Seção: Tutoriais Rádio e TV

 

TV Digital I: Padrões e Histórico

 

Atualmente é possível observar o quanto a televisão digital tem se espalhado ao redor do mundo, e por trás de um sistema de difusão digital de áudio e vídeo existe um modelo bem definido envolvendo desde a geração de uma imagem de qualidade digital até a recepção da mesma em um aparelho de televisão, além de propor novos modelos de negócios até então inexplorados pelo mercado televisivo.

 

Os primeiros passos em busca da TVD, segundo Fernandes (2004), foram dados na década de 80 no Japão, onde foram realizados estudos para se desenvolver um modelo de imagem com qualidade superior à analógica, estas pesquisas resultaram no primeiro padrão comercial de televisão de alta definição, o MUSE (Multiple Sub-Nyquist Sampling Encoding). Assim como os japoneses, os europeus e os norte-americanos também iniciaram suas pesquisas para o desenvolvimento de seus próprios modelos de produção e transmissão audiovisual de alta qualidade.

 

Fernandes ainda afirma que:

 

Um sistema de televisão digital interativa deve adotar e integrar um conjunto de diferentes tecnologias de hardware e software para implementar suas funcionalidades. Conjuntamente, estas tecnologias permitem que um sinal eletromagnético, que transporta fluxos elementares de áudio, vídeo, dados e aplicações, possa ser transmitido para o STB (Set-top Box ou URD - Unidade de Recepção e Decodificação) e, então, que estes fluxos sejam recebidos, processados e apresentados aos usuários. (FERNANDES, 2004, p. 22).

 

Padrões Internacionais de Televisão Digital

 

Atualmente existem três modelos de TVD que mais se destacam, são eles: o ATSC, desenvolvido nos Estados Unidos, o DVB criado na Europa e o padrão japonês ISDB. As principais características que devem ser abordadas em um padrão de TVD são:

  • Imagens em alta definição (Padrão Standart ou Widescreen com alta definição);
  • Som com qualidade digital;
  • Interatividade (Permite o usuário final interagir com a estação transmissora de TV);
  • Portabilidade (Possibilita a recepção do sinal de TVD em quaisquer aparelhos eletrônicos portáteis);
  • Modulação digital (Envolve diretamente a qualidade do som e imagem e indiretamente a imunidade a ruídos).

Itens sobre posicionamento espacial:

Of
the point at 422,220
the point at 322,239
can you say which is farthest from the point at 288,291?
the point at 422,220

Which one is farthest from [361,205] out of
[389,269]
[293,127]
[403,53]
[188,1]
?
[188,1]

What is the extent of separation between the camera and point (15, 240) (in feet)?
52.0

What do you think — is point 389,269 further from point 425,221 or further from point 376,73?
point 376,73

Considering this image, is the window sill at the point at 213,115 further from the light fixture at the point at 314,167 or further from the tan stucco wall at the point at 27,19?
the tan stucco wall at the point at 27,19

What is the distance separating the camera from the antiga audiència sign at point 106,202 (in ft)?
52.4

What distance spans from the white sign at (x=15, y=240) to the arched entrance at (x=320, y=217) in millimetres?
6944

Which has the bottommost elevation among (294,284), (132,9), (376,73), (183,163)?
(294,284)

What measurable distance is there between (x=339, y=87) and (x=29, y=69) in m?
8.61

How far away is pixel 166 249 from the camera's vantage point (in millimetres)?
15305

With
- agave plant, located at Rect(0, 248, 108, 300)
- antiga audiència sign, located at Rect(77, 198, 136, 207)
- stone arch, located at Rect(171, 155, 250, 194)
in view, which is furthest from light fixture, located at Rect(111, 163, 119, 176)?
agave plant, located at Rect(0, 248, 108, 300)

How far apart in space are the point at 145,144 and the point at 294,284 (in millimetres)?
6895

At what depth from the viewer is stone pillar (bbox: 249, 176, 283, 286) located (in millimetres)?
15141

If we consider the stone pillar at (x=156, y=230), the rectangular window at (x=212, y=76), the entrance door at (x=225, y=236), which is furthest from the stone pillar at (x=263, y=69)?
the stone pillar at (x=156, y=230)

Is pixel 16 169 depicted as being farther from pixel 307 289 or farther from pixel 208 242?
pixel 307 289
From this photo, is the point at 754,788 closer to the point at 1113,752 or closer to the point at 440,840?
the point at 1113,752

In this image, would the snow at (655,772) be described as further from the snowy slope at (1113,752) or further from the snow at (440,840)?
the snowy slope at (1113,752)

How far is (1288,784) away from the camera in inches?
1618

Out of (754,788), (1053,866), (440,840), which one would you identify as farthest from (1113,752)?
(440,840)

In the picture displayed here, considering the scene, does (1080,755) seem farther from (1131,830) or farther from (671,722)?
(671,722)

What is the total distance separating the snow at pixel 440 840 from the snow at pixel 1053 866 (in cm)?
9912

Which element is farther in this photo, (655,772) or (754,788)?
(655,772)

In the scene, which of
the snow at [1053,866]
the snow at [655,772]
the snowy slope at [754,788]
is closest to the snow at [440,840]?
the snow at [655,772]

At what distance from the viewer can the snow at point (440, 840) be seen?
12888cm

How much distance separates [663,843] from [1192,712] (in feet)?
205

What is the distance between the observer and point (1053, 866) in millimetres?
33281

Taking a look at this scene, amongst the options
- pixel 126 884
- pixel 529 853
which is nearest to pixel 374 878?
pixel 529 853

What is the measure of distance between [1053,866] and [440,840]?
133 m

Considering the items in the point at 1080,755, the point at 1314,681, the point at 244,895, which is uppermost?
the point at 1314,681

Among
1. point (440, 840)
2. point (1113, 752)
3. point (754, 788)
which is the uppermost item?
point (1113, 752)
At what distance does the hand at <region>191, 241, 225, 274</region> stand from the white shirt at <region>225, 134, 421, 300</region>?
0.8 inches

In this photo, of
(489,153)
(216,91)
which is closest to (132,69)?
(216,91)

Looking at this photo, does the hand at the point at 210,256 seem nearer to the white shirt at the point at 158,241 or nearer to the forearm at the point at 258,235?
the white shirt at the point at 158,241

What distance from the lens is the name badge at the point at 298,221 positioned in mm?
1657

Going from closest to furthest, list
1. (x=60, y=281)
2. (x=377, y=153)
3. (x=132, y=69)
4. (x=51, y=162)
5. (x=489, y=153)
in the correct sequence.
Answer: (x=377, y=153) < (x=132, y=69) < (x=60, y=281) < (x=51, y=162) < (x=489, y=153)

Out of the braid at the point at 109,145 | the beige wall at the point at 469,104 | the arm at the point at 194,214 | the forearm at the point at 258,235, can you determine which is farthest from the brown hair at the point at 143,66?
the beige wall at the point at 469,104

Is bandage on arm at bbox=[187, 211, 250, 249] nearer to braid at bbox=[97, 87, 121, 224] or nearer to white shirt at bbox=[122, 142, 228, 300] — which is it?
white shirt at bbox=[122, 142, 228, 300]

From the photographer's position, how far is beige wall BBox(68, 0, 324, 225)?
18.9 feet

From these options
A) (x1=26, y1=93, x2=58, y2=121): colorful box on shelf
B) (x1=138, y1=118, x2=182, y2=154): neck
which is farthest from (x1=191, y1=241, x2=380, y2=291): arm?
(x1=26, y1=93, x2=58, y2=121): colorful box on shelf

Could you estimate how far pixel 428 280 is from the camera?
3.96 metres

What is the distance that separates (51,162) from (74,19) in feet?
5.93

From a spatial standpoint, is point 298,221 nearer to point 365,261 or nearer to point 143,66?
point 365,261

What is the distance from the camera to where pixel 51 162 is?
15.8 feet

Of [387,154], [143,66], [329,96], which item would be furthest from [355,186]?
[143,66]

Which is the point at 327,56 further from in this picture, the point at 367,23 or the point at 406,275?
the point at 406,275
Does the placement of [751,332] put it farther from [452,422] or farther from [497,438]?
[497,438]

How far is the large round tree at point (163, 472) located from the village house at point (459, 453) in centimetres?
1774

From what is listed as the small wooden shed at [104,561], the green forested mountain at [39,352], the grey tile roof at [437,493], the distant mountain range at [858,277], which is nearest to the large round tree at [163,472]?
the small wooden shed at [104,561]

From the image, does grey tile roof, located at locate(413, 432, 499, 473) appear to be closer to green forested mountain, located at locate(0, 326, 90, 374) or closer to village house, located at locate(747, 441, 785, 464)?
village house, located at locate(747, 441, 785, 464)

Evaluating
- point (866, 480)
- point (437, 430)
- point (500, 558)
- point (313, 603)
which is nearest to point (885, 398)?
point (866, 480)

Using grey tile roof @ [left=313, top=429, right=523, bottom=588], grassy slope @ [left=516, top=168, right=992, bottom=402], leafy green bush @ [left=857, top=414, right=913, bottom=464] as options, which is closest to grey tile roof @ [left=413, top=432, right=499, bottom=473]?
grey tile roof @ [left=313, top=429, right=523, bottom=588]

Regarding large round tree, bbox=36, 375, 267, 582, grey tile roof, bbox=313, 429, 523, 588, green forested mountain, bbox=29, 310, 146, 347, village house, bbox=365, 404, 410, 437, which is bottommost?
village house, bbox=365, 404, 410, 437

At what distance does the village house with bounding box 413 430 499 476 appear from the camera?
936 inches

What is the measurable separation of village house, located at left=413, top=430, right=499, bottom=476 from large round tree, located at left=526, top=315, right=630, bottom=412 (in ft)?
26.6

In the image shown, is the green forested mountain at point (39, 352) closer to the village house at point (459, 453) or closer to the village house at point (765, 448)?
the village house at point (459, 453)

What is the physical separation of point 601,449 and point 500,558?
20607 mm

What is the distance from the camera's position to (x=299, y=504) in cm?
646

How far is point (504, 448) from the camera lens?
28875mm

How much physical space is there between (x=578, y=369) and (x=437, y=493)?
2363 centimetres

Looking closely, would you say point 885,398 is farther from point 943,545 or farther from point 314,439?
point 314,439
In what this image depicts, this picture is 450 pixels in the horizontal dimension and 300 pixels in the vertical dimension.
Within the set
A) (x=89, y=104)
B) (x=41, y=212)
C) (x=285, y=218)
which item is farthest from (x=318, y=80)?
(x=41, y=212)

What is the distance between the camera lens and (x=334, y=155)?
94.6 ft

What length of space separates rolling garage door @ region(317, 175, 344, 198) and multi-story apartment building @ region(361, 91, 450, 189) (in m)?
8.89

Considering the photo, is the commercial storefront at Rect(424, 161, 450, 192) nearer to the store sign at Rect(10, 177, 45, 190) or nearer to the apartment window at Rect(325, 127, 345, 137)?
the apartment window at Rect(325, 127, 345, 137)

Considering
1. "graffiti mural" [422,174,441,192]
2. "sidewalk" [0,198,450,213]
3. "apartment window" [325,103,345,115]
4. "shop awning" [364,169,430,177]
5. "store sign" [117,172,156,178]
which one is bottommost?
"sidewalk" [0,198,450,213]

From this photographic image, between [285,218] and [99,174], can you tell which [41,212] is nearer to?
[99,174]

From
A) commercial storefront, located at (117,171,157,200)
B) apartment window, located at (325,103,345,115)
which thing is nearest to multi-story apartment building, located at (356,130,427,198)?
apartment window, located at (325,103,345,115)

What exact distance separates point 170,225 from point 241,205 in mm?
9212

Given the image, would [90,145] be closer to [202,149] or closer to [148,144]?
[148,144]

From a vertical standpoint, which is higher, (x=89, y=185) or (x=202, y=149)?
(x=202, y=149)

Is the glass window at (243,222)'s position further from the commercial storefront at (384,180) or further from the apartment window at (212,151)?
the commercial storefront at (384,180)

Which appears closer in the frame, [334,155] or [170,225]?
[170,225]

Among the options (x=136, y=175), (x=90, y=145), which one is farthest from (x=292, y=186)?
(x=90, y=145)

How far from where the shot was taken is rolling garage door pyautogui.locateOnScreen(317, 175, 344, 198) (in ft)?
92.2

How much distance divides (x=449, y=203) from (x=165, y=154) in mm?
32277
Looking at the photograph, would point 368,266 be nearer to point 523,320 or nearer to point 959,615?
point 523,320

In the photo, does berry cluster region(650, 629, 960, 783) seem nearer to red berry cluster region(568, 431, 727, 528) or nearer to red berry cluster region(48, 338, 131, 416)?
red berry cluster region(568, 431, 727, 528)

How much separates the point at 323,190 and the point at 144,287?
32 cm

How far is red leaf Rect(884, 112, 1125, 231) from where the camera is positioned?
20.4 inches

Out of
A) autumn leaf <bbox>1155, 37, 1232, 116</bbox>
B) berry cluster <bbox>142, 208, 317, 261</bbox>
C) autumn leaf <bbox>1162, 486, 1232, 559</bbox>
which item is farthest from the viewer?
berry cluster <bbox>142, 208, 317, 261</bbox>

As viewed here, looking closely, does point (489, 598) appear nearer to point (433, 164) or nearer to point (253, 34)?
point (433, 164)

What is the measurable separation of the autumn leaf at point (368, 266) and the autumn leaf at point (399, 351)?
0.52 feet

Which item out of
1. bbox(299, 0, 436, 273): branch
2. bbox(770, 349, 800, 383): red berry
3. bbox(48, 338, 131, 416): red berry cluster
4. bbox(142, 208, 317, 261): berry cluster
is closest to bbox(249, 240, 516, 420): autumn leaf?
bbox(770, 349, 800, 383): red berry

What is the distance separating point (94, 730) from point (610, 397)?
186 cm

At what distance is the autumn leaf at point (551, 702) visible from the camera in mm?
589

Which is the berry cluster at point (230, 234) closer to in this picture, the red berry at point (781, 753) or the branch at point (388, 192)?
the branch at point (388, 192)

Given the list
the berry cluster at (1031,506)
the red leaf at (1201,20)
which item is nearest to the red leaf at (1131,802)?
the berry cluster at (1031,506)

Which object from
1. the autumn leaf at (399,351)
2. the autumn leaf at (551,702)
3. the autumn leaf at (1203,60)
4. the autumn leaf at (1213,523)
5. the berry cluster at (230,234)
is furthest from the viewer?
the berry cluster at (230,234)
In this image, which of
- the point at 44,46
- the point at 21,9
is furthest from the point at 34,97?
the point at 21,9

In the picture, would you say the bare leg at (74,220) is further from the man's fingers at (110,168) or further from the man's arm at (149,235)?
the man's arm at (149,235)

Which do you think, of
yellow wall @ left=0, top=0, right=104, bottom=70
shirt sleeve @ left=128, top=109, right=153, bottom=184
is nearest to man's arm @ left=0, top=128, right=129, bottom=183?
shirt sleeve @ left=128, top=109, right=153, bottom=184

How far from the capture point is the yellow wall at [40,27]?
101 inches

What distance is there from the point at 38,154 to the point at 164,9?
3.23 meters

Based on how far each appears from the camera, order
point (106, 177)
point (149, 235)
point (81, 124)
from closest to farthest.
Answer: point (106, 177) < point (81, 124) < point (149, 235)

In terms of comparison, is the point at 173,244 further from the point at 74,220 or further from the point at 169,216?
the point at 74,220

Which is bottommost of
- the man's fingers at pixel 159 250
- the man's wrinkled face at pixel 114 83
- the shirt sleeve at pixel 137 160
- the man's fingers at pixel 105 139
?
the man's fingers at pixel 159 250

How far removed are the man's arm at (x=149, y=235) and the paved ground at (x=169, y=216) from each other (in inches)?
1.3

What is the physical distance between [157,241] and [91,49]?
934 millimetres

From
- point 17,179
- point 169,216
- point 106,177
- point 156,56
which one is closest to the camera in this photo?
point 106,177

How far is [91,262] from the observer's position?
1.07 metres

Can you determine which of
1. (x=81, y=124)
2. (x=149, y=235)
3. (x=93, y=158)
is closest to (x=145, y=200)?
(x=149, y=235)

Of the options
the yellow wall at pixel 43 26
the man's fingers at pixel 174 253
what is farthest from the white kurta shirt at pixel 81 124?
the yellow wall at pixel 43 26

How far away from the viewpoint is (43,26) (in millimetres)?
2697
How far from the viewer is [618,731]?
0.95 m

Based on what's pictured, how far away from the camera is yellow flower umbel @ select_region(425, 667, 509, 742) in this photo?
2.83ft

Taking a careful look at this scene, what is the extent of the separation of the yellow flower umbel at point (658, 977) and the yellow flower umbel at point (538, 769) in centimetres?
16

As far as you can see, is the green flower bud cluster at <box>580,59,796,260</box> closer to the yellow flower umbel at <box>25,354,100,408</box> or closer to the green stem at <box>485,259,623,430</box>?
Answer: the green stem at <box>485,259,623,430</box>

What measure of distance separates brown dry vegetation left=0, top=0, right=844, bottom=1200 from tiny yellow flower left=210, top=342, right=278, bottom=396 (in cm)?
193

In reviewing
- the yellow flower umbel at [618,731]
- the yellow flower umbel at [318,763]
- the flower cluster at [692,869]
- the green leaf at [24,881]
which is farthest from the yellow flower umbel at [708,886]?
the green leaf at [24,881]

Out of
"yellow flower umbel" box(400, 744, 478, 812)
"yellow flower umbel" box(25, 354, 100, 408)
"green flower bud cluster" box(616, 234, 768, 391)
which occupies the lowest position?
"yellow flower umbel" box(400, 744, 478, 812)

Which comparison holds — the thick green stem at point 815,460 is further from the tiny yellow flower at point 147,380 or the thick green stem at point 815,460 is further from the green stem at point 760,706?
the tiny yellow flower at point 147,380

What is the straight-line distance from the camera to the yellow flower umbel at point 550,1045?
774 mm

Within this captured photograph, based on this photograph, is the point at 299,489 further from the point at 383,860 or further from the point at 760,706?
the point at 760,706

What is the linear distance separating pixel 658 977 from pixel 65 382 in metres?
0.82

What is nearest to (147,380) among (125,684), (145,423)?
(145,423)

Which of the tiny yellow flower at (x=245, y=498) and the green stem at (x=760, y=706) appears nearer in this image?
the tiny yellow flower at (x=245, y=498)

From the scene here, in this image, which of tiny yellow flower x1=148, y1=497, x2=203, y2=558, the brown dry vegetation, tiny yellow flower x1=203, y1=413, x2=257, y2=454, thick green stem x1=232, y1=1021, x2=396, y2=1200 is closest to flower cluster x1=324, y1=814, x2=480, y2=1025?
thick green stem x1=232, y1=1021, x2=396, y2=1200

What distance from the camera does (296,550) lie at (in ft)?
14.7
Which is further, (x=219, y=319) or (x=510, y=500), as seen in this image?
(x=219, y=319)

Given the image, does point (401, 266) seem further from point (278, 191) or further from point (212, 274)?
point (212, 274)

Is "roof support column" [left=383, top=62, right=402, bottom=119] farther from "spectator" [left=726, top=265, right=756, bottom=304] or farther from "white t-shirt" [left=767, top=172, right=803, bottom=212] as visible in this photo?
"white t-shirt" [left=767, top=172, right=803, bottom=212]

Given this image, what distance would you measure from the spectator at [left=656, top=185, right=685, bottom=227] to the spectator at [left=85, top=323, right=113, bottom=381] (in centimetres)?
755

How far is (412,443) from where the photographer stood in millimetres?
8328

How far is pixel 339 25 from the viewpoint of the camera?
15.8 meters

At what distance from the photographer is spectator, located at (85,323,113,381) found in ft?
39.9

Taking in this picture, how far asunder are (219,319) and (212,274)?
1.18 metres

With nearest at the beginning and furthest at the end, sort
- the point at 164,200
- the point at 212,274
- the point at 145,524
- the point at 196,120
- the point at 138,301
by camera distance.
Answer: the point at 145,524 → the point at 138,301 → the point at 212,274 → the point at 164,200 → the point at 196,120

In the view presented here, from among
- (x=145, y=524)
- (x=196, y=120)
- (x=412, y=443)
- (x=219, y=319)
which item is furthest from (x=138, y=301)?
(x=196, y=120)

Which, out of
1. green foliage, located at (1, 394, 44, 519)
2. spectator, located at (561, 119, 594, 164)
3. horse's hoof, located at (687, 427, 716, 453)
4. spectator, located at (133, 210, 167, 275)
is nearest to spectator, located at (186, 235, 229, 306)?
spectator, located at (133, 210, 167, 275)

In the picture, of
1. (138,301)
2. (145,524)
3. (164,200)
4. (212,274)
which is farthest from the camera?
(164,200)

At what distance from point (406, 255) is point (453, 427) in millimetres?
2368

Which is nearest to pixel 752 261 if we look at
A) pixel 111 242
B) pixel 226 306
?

TAREFAS PROPOSTAS:
1. Reescreva o trecho sobre televisão digital a partir de "Padrões Internacionais de" até "imunidade a ruídos).", trocando "Portabilidade" por "Mobilidade".
2. Segundo o trecho sobre televisão digital, qual foi o primeiro padrão comercial de televisão de alta definição resultante das pesquisas feitas no Japão?

RESPOSTAS:
1.
Padrões Internacionais de Televisão Digital

 

Atualmente existem três modelos de TVD que mais se destacam, são eles: o ATSC, desenvolvido nos Estados Unidos, o DVB criado na Europa e o padrão japonês ISDB. As principais características que devem ser abordadas em um padrão de TVD são:

  • Imagens em alta definição (Padrão Standart ou Widescreen com alta definição);
  • Som com qualidade digital;
  • Interatividade (Permite o usuário final interagir com a estação transmissora de TV);
  • Mobilidade (Possibilita a recepção do sinal de TVD em quaisquer aparelhos eletrônicos portáteis);
  • Modulação digital (Envolve diretamente a qualidade do som e imagem e indiretamente a imunidade a ruídos).

2. O MUSE (Multiple Sub-Nyquist Sampling Encoding).